One Cruse assignment was to review a book dealing with some aspect of bereavement. Read on for the review and why I choose the book.
Why did I choose this book? It seemed a practical book. Whilst it does contain theory there is more application of that theory that pure theory alone. It looked like a book that would be useful in being with clients, rather than just one to increase my theoretical knowledge. This seems borne out by the contents. The book in divided into five parts – Loss and nurture, Death as a particular form of loss, Working with the grieving, Anger and guilt, concluding with Professional implications. There are also lengthy appendices (nearly 40 pages worth), giving further resources, websites, books and other helps to further develop an understanding of loss and grief. There are also 17 “exercises” spread throughout the book, where the reader is asked to engage more with the material to check understanding, both of the written material but also to gain insight into losses experienced oneself. Each chapter concludes with a “Summary” where the main points covered are listed as bullet points. There is also reference back to previous chapters where a concept or scenario has been introduced.
All in all, a very practical book. A very readable book too. There is occasional “jargon”, but only where introducing concepts, such as with Bowlby’s attachment theory. It is not filled with jargon, just for the sake of it, as some counselling books appear to be. However, where there is any, it is explained clearly. An example of this on page 73 is “reactive attachment disorder (RAD). This is explained in relation to children who experience “neglectful and dysfunctional parents, endure the circumstantial loss of going into foster care, changing foster parent or being adopted” who then having “been severely neglected, are unable to form normal relationships with others. Their capacity to attach has been damaged”.
Chapter 7 points out the need to be aware of cultural differences, more so now in Britain than in previous generations, with the “cultural variety” now present in our society. Help is provided with an outline of mourning customs in the main cultural and religious groups present in the UK – including Judaism, Christianity, Islam, Hinduism, Sikhism, Buddhism and Humanists.
Part III – Working with the grieving is excellent. Chapters 10, 11 and 12 are very practical. Chapter 10 “Basic counselling skills” is perhaps summarised by the following quotes from the first two paragraphs: “…our role is to observer, accept and value the experiences of others, trying to understand this experience at many levels yet without wishing to change it in any way”, along with “attitudes of care, nurture and non-judgemental acceptance” enabling clients to tell “their stores and memories of the person who has died bit also their feelings”. The several exercises in this chapter help to bring a great understanding of how the reader can become this kind of counsellor. Chapters 11 and 12 expand this basic level of being, adding further skills, such as boundaries, including starting and ending sessions and relationships, giving some examples of difficult openings and endings. There is also a brief discussion of time-limited counselling.
Chapter 13 “Ways of helping children” is again very practical. The ‘faces’ and ‘boxes’ games detailed, both seem excellent ways of getting younger clients to recognise and come to terms with their feelings.

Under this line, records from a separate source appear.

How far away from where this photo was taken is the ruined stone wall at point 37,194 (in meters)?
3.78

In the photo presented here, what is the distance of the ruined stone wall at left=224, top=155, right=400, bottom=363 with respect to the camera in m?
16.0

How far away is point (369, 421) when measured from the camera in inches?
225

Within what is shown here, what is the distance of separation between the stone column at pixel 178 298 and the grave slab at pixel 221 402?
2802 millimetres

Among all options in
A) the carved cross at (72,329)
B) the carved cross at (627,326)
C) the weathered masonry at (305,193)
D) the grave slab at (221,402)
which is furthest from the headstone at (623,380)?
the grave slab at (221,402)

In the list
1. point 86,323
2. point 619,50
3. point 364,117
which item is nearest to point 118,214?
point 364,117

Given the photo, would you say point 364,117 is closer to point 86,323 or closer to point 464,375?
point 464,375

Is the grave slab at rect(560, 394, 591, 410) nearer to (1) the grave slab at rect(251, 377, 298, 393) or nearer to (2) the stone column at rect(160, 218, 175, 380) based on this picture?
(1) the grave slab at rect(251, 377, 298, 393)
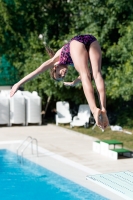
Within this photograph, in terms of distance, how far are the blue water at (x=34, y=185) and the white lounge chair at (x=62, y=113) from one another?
5900mm

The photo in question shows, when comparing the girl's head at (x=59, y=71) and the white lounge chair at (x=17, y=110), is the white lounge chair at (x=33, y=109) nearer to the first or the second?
the white lounge chair at (x=17, y=110)

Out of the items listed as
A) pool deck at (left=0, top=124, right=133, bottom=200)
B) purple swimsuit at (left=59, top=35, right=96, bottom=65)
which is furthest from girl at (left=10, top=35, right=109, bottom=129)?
pool deck at (left=0, top=124, right=133, bottom=200)

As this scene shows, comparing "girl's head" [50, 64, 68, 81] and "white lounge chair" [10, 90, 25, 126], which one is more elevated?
"girl's head" [50, 64, 68, 81]

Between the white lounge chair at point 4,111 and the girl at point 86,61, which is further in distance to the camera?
the white lounge chair at point 4,111

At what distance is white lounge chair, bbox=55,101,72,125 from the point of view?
1958cm

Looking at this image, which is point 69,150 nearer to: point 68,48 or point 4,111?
point 4,111

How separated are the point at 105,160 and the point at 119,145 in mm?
1849

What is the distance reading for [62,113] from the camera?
19781 mm

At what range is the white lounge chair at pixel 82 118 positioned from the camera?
741 inches

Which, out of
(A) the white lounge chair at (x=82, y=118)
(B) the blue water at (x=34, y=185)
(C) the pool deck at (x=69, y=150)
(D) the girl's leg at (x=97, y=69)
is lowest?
(B) the blue water at (x=34, y=185)

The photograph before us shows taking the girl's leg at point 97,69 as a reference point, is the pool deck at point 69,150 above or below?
below

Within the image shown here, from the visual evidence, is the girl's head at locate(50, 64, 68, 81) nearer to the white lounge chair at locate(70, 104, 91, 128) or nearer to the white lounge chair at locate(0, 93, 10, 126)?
the white lounge chair at locate(70, 104, 91, 128)

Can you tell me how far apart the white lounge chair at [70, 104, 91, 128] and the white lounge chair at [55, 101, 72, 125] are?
0.48 meters

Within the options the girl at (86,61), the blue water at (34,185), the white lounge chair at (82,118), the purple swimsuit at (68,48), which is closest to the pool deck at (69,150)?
the blue water at (34,185)
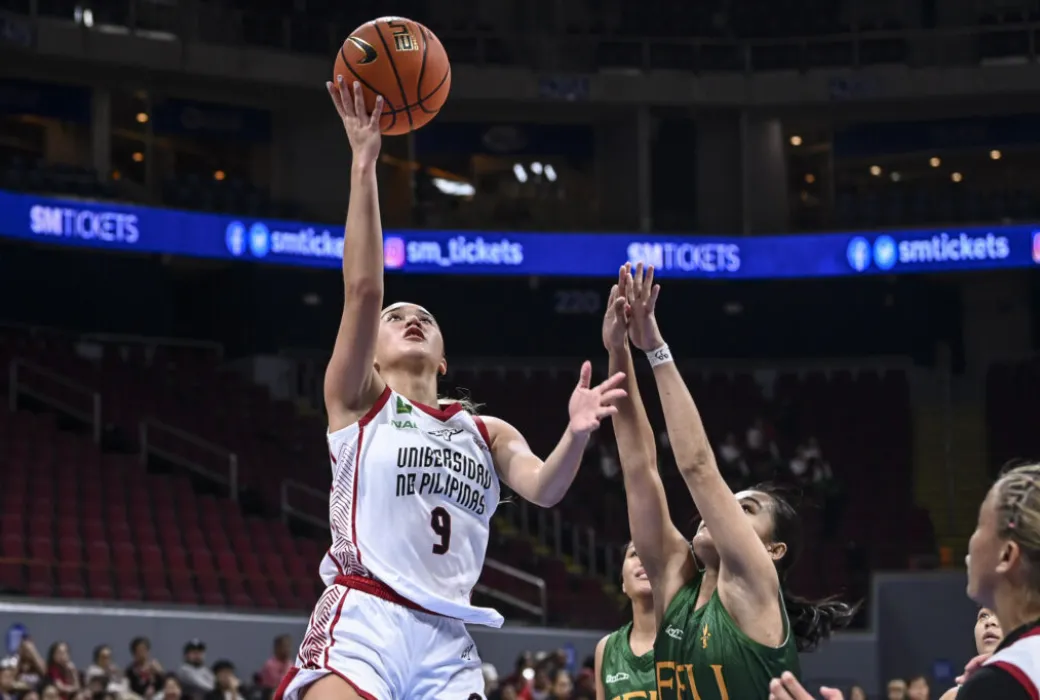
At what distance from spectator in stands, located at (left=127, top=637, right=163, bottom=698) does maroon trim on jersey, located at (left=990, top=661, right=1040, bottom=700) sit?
1009 cm

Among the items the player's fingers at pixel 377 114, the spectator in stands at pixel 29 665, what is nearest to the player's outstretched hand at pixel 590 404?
the player's fingers at pixel 377 114

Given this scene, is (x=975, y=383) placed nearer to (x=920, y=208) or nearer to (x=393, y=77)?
(x=920, y=208)

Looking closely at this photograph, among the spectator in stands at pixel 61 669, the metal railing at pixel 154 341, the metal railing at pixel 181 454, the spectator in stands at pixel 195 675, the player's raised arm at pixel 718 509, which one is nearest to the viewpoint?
the player's raised arm at pixel 718 509

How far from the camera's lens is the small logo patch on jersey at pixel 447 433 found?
4.71m

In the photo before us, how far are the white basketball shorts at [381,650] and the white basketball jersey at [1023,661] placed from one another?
6.49 ft

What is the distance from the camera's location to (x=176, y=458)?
758 inches

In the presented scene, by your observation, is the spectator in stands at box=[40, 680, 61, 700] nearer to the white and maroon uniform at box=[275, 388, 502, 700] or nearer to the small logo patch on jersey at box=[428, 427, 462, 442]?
the white and maroon uniform at box=[275, 388, 502, 700]

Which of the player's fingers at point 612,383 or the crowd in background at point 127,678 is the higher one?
the player's fingers at point 612,383

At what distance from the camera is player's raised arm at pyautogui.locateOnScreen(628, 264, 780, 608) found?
4219 millimetres

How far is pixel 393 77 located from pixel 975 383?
21911mm

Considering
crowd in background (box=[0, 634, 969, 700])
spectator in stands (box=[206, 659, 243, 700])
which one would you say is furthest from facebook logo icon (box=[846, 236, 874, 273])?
spectator in stands (box=[206, 659, 243, 700])

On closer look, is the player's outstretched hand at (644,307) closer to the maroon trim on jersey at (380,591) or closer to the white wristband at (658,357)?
the white wristband at (658,357)

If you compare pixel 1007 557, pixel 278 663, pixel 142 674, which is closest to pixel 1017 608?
pixel 1007 557

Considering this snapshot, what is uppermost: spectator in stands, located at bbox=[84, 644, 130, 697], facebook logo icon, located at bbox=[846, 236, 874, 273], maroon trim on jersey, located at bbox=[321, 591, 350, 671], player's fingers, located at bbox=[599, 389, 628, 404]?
facebook logo icon, located at bbox=[846, 236, 874, 273]
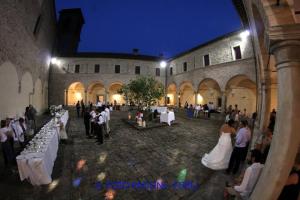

The penultimate chapter on “Supervision” is worthwhile too. Supervision is seen as three fold:
- Restorative – helping the counsellor to “remain receptive to [the] experience of others”.
- Formative – providing training in the early stages of counselling, looking at skills used in sessions, being “aware of responses and … reactions to clients”.
- Normative – concerning the counsellors ethical conduct.
An insight mentioned in various places through the book, not previously considered by myself, is that the process of grieving for a person who has died is the same for other losses in life. The skills, the way of being, in helping a client work through their grief for someone who has died are in many ways the same for helping a client work through a loss experienced by divorce, redundancy, loss of health and so forth.
One final note concerning the book is how it mirrors in many ways the Cruse course material. It almost makes me wonder, not that it matters, which came first, the book or the Cruse material. They certainly complement each other. I would, therefore, recommend this book, Gift of Tearsto all who enrol on the Cruse foundation course.